2
votes

I have two numpy arrays a and b:

a and b are the same dimensions, a could be a different size than b.

For instance:

a = [[1,2], ..., [5,7]]
b = [ [3,8], [4,7], ... [9,15] ] 

Is there an easy way to compute the Euclidean distance between a and b such that this new array could be used in a k nearest neighbors learning algo.

Note: This is in python

4
So you want the Euclidean distance from each point in a to each point in b? Can you give a small example input and output? - aganders3

4 Answers

1
votes

If what you want is k nearest neighbors, then there are more efficient ways than computing the full distance matrix (especially with many points). Check out scipy's KDTree if you want fast k-neighbors searches.

0
votes

You can use scipy.spatial.distance.cdist like this:

from scipy.spatial import distance

a = [[1,2], ..., [5,7]]
b = [ [3,8], [4,7], ... [9,15] ] 
dist = distance.cdist(a, b, 'euclidean')

*Required tasks*:
A - Answer these about the forum thread on Euclidean distance between numpy arrays:
(i) Which programming language does the person asking say they are using?
(ii) Which scipy tool does one answer suggest for fast k-neighbors searches?
(iii) Which scipy function does another answer use to compute the distances?
B - Pick up the thread on Euclidean distance between numpy arrays after its last line and keep it going.
The material after this point comes from a different source.

*Source material*:
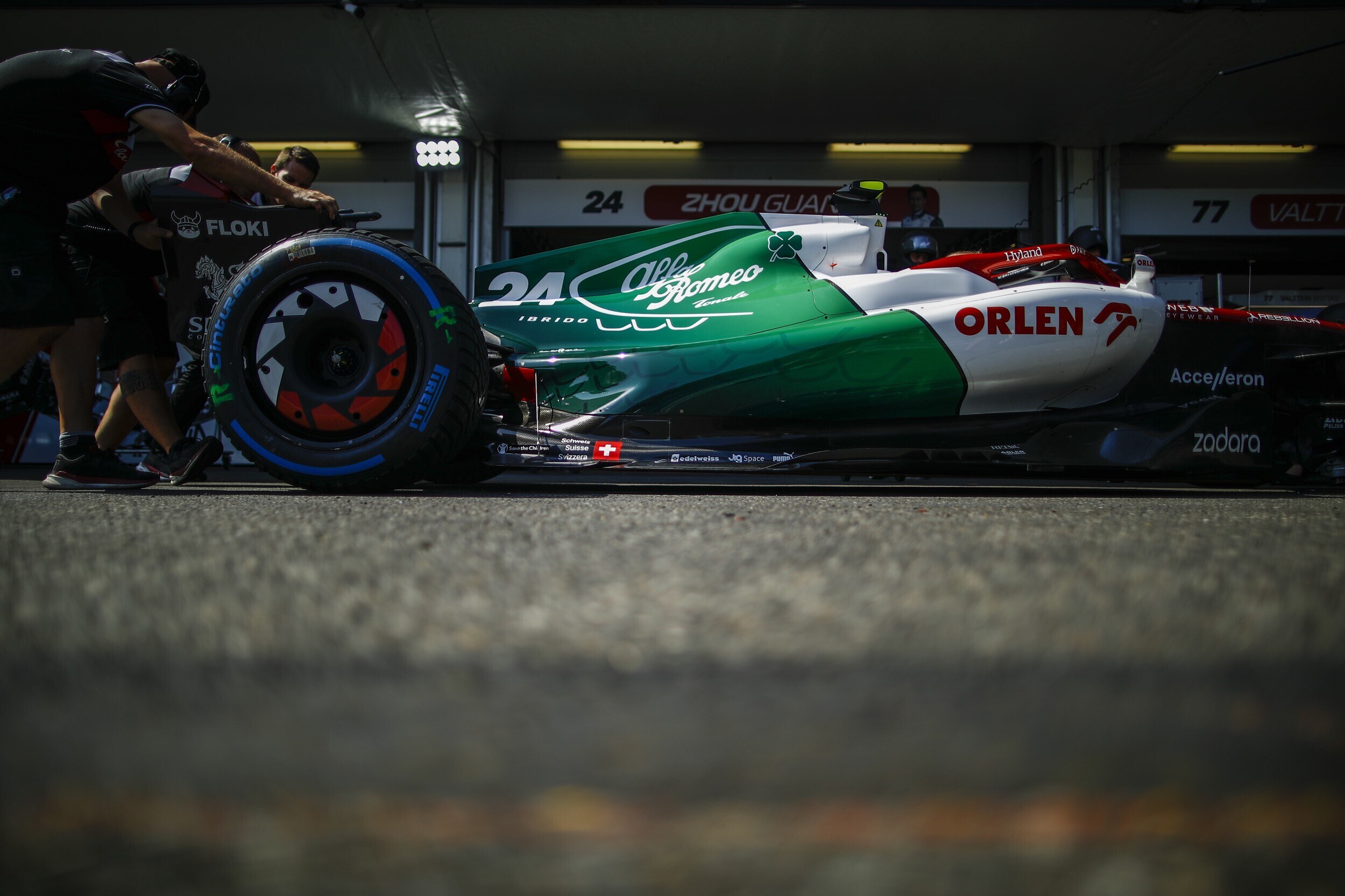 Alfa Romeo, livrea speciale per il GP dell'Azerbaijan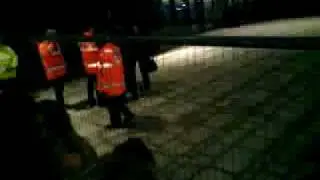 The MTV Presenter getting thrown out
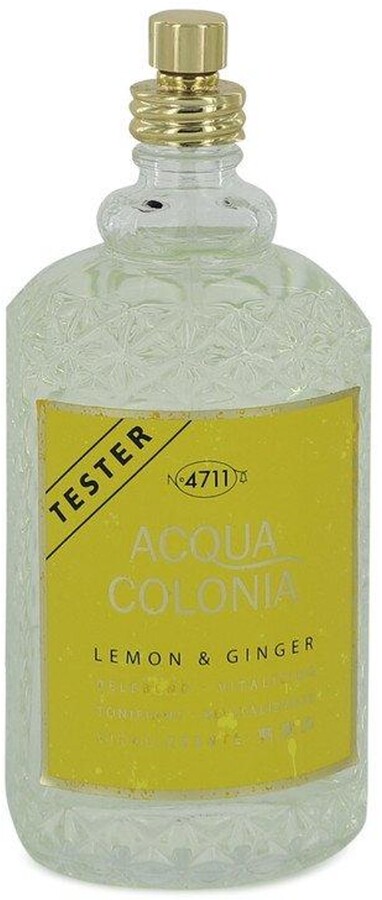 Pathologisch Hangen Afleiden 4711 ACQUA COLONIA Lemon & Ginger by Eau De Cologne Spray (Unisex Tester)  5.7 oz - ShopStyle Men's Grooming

*Answers to the exercises*:
A -
(i) Python.
(ii) scipy's KDTree.
(iii) scipy.spatial.distance.cdist.

B -
This method can be used only if a and b have small number of elements. If there are millions of elements than its slow and requires heavy space on memory. I.e. lets say 'a' has 1 million elements and 'b' has 1000 elements. You will end up with O(m*n), where m=1000000 and b=1000.

Here you can see few methods are compared in terms of efficiency: Efficient and precise calculation of the euclidean distance

0
votes

You can use numpy. Here an example:

import numpy as np


a = np.array([3, 0])
b = np.array([0, 4])

c = np.sqrt(np.sum(((a - b) ** 2)))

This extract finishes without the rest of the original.